NLP++ And Computational Linguitics
After the conference, I realized that computational linguistics could take advantage of the NLP++ framework in various ways. NLP++ provides an open-source, uniform computer language and knowledge representation that is human readable and usable world-wide. And it works for all languages and Unicode. It even works with emojis. Here are just some some of the ways computational linguistics can exploit NLP++ (some items are already in progress):
- Design and refine rule-based extraction systems for specific tasks
- Build knowledge bases and dictionaries for areas such as law, medicine, and business
- Build dictionaries and grammars for lesser known languages
- Teach hands-on rule-based and knowledge-based NLP
- Use VisualText as a corpus study tool
- Test computational and linguistic theories and concepts on real world text
As per the thesis of our NLU Global initiative, NLP++ and the world-wide computational linguistic community can come together to build dictionaries, knowledge bases, analyzers, and algorithms to do trustworthy NLP.
NLP++ Needs to be Active in ACL Events
So what were my main takeaways from my first ACL conference, as a computational linguist for four decades? For me, they are: NLP++ needs to have a greater presence at the conference and universities, and the ACL community needs and can greatly benefit from such a system.

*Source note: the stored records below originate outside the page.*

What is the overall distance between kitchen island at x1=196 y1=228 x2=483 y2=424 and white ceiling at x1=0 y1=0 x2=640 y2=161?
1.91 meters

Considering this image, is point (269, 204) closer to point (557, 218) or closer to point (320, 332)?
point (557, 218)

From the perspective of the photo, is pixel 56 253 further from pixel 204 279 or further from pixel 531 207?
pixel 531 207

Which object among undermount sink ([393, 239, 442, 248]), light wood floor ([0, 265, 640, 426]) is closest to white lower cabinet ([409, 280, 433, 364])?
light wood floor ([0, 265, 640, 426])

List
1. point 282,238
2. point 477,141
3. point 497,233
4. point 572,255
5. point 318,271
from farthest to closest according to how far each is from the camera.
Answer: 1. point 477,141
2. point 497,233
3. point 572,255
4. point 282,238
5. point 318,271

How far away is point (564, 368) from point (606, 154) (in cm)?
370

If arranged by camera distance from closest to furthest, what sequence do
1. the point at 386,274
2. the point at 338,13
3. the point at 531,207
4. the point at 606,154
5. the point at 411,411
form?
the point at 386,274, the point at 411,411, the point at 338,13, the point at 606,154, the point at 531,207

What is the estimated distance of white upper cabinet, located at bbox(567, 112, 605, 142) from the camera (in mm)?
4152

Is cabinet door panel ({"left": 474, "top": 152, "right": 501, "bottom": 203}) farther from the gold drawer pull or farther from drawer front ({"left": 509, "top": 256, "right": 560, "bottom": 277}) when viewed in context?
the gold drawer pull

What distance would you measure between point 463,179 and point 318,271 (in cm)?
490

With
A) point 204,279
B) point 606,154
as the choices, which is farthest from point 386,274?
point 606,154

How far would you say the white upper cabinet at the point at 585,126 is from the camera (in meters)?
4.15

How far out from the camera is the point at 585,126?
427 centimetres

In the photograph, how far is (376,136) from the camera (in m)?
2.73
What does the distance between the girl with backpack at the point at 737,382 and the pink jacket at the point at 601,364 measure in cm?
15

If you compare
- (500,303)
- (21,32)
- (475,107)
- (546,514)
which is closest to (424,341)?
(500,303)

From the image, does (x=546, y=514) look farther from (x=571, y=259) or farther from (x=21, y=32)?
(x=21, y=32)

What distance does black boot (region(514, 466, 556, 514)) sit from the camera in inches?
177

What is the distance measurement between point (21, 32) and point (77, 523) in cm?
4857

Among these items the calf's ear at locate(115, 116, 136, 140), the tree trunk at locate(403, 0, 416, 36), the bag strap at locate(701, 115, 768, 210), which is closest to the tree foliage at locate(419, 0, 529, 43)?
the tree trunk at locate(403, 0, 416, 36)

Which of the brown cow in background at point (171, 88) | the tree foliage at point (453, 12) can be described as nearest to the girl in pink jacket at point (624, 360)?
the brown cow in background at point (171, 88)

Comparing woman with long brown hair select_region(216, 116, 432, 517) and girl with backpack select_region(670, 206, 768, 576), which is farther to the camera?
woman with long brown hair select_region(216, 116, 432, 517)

NLP++ needs to be an active component of the ACL conferences now and in the future. The ACL provides an excellent venue for spreading the word about NLP++ and the NLU Global Initiative. Computational Linguists I talked to showed keen interest in knowing more about the NLP++ rule-based and knowledge-based framework.
We need to publish papers, deliver keynote presentations, and help universities use NLP++ in their course work as well as research. This has already started to happen, for example with Ashton obtaining a Master’s degree from Clemson University using the technology. Other examples include more than a dozen interns from universities around the world, who have used NLP++ in formal projects and have published papers. In my opinion, we have just begun.
I can see a day in the future where ACL conferences are replete with projects taking advantage of NLP++, the only computer programming language dedicated to computational linguistics, and even integrating with statistical processing to help create more trustworthy systems.
Overall, I’m extremely happy to have participated in my first ACL conference, and it certainly will not be my last. I look forward to many more interactions with this amazing community, and I’m hoping to contribute to the wonderful area of study we call computation linguistics. After all, understanding how people understand text reveals a lot about how we act and think about the world around us.
Thank Yous
I want to thank LexisNexis Risk and HPCC Systems for their support of Ashton’s Project that used the NLP++ technology. I also want to thank the co-authors, Amnon Meyers, Hugo Wantanuki, Dr. Amy Apon and Dr. Nina Hubig.
I also want to thank Dr. Apon and Clemson University for sponsoring me to accompany Ashton on this amazing trip. I have never been to Thailand, and it was a most memorable trip.
I’d also like to thank the ACL for continuing to move computational linguists forward, and I hope to become a more integral part of this amazing community.
And lastly, to my amazing Thai sister Nantarika Chansue, who introduced me to Thailand and showed me Bangkok and its amazing culture, customs and food!